The tribulations of the Jewish people in the last century in the Holocaust and under the oppressive Soviets, as well as the glorious resurrection in Israel, are all represented in the unbelievable life story of Anatoly Rubin, a Holocaust survivor and prisoner of Zion.
This month marks one year since his death. But his life story could have been made into a movie, or even a series of movies.
Rubin was born in Minsk, Belarus, in 1927. After the Nazis invaded the Soviet Union and occupied the city, his family was forced into a ghetto. At 13 years old, this was the first circle of hell he would endure. His father was murdered when he set out to search for his family in the chaos. Later, when the Jews of the area were being marched to their deaths, Rubin and his older sister, Tamar, managed to pull away from the doomed group and fled. Tamar was caught by the Germans several months later and subsequently tortured and executed.
Like the other ghetto residents young and old, Anatoly Rubin was forced into labor. When another group of Jews was sent to be killed, he managed to escape again, and this time hid in a rural area, in a village in western Belarus. He hid until the Germans retreated, only to emerge from hiding to find that his entire family had been murdered.
§
→ STATED TASK 1
Decide whether each statement agrees with the article about Anatoly Rubin, answering yes or no and quoting the words of the article that settle it: (a) Rubin was born in Minsk in 1927. (b) His sister Tamar survived the war. (c) He hid in a village in eastern Belarus.
The article and the rows after it are separate, unrelated material.
§
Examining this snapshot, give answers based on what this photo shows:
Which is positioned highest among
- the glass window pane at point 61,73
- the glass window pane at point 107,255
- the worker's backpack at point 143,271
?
§
→ STATED TASK 2
Please arrange every line of the rows in Block 1 above as a numbered list, leaving out any blank lines.

→ RESPONSE 1
(a) Yes: "Rubin was born in Minsk, Belarus, in 1927."
(b) No: "Tamar was caught by the Germans several months later and subsequently tortured and executed."
(c) No: "this time hid in a rural area, in a village in western Belarus."

→ RESPONSE 2
1. Examining this snapshot, give answers based on what this photo shows:
2. Which is positioned highest among
3. - the glass window pane at point 61,73
4. - the glass window pane at point 107,255
5. - the worker's backpack at point 143,271
6. ?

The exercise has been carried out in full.